The Ranch Aches and Pains User Manual

(Or: Why You Wake Up Every Day Feeling Like You Got Hit By a Truck You Drove Yourself)

Welcome to ranch life. Where horses stay sound longer than humans, and ibuprofen is basically it’s own food group.

If you’re new here, don’t worry… your official Aches and Pains User Manual is below. This will help you decode what each pain means and how to respond (spoiler alert: the answer is usually “ignore it and keep working”).

Stage 1: The Morning Shuffle

Symptom: Waking up and walking like a rusty wind-up toy.

Diagnosis: Slept wrong, or maybe just slept… with absolutely no movement for the entirety of your unconsciousness.

Treatment: Hot coffee, hot shower, hot attitude. Prognosis: Eventually works itself out around noon.

Stage 2: The Midday Mystery Pain

Symptom: Sudden sharp pain in your back/hip/shoulder/foot for literally no reason.

Diagnosis: Unknown. Could be from unloading hay or sneezing wrong.

Treatment: Grunt, groan or grumble loudly, rub it for 4 seconds, carry on.

Prognosis: May last a few days but you’ll survive.

Stage 3: The Fence Climb Reminder

Symptom: Bruise on shin that you forgot about until now.

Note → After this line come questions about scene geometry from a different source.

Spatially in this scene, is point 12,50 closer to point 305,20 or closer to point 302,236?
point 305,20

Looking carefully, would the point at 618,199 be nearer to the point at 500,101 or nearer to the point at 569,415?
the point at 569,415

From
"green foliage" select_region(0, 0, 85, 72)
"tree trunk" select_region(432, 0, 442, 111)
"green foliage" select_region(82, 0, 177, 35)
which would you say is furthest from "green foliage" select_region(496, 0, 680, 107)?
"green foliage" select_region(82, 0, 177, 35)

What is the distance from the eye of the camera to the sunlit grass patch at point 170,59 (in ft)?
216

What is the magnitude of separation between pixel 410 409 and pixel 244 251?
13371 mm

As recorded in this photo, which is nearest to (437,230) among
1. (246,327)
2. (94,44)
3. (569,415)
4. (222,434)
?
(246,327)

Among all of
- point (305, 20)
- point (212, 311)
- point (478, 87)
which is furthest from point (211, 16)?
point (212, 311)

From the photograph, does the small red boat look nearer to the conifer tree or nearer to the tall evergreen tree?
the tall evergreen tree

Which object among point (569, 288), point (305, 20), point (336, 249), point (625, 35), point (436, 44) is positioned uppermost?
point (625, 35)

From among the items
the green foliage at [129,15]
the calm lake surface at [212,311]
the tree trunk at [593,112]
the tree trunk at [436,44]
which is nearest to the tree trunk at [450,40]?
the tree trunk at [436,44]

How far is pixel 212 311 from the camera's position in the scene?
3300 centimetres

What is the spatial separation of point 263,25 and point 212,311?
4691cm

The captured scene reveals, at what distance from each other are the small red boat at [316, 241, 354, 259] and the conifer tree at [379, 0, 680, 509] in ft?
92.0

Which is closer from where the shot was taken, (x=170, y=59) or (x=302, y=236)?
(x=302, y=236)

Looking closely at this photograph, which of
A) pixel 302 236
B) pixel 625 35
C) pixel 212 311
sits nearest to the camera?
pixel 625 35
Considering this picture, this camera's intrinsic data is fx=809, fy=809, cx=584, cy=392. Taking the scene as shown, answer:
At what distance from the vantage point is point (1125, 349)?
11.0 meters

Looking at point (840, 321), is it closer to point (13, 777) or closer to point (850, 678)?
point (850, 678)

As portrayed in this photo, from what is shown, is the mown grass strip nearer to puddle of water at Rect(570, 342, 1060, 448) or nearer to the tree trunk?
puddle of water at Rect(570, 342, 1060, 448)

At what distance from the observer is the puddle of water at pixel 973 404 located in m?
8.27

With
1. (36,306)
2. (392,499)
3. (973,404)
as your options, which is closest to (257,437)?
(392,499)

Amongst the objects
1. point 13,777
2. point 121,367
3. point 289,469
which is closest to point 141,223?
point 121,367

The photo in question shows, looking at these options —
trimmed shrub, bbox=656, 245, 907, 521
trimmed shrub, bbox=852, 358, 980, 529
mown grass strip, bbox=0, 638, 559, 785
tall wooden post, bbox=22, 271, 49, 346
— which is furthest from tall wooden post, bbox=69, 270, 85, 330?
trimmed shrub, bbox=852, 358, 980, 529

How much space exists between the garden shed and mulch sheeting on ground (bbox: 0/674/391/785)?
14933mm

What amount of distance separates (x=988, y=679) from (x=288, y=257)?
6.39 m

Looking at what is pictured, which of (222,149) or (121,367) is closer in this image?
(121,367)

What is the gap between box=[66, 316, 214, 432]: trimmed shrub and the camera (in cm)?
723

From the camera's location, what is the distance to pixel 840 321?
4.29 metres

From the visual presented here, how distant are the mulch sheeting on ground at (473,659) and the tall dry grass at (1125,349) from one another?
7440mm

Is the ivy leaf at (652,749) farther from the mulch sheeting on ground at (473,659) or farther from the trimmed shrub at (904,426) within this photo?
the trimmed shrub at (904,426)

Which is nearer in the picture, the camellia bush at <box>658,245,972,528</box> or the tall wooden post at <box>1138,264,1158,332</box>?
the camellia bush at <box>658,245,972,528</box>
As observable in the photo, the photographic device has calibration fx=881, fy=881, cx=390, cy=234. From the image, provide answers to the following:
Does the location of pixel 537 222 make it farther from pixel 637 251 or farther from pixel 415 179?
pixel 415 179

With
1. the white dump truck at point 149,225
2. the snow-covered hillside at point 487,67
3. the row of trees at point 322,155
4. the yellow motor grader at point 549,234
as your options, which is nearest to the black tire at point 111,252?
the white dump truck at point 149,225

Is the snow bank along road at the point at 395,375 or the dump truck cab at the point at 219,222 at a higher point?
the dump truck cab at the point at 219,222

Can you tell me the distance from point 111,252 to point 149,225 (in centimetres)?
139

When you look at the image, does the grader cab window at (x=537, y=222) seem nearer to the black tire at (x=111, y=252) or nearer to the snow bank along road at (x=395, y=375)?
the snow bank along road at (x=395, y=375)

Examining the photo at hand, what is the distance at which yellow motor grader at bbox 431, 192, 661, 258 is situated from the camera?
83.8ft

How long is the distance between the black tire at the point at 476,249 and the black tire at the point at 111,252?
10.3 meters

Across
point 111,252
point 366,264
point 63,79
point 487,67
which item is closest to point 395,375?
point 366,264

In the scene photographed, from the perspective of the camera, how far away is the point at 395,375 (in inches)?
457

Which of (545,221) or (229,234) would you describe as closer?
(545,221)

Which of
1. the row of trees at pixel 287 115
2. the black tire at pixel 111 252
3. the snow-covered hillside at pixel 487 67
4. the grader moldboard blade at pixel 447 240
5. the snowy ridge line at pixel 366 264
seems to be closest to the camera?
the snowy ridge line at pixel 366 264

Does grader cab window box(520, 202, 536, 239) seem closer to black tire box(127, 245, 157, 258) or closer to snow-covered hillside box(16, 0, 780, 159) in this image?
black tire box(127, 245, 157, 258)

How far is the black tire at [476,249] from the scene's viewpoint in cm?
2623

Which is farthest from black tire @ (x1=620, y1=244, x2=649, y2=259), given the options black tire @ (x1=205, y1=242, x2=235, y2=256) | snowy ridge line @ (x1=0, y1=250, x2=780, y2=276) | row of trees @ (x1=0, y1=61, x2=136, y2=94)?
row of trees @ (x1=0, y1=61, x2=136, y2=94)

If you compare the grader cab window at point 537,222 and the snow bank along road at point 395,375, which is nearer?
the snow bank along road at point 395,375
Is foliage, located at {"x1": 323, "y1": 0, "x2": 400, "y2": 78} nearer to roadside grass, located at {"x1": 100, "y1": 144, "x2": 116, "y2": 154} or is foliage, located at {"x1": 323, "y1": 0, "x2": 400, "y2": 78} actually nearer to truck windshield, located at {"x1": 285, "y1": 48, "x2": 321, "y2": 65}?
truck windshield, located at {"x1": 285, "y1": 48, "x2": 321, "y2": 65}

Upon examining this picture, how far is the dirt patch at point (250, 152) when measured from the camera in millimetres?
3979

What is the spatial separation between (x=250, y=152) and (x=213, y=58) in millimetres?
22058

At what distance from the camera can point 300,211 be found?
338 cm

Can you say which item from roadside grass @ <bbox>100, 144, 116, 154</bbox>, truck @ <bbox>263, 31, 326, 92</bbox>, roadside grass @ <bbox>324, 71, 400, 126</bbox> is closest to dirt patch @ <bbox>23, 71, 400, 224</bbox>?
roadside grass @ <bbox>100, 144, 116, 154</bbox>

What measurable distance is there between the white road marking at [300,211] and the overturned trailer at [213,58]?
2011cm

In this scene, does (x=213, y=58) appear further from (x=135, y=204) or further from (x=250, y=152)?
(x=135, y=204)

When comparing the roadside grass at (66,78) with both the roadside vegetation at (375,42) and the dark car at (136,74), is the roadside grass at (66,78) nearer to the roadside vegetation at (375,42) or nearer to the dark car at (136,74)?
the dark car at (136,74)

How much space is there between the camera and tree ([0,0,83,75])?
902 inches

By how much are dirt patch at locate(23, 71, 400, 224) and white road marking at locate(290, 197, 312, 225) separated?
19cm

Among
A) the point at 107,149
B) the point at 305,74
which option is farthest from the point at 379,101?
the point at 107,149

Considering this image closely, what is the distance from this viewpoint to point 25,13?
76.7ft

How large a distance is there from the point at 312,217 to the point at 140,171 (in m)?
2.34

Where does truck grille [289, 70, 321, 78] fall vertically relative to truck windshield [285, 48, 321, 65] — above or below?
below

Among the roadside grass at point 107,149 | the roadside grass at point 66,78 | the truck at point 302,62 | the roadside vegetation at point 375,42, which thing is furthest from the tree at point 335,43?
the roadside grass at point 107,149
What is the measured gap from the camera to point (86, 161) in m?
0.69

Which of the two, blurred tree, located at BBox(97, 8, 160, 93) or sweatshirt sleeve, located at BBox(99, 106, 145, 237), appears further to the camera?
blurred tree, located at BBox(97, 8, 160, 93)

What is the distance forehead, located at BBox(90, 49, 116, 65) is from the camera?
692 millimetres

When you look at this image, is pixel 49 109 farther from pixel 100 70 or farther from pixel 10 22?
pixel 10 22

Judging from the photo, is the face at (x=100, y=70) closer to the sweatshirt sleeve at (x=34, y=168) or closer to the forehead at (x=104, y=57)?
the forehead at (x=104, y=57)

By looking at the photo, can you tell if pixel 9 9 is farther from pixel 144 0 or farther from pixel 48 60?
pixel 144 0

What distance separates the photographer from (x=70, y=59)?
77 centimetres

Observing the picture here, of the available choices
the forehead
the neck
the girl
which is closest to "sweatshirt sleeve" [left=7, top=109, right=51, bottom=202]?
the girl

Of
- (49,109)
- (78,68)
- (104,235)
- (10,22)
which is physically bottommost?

Diagnosis: You tried to gracefully climb the fence yesterday.

Treatment: Accept your fate. Will change colors and entertain you for a week.

Prognosis: You’ll survive (and with less irritation from everyone asking what’d ya’ do to your leg if you wear jeans until it’s gone)

Stage 4: The “Horse Stepped on Me in October” Ache

Symptom: Dull ache in a foot/toe/ankle that never quite healed.

Diagnosis: It lives here now.

Treatment: Mentally file under “part of me now” and ignore.

Prognosis: you may limp but you’ll be fine.

Stage 5: The End-of-Day Full Body Betrayal

Symptom: Everything hurts. Muscles, joints, eyelids.

Diagnosis: Existed.

Treatment: Sit down for 3 minutes. Accidentally fall asleep. Wake up confused.

Prognosis: you’ll live… get used to it… it’s part of life.

Bonus Stage: The Weather Forecaster

Symptom: Old injury starts hurting.

Diagnosis: It’s about to rain.

Treatment: Put on your jacket. You are officially more accurate than the news now.

At Dead Broke, we don’t complain.

We laugh, limp, slap some vet wrap on it (kidding… kind of), and keep going.

Because the horses need fed, the gates need fixed, and frankly, nobody’s got time to be delicate out here.

You’re not broken.

You’re just seasoned.

Dead Broke Colt Company

Where we train horses and collect minor injuries for fun.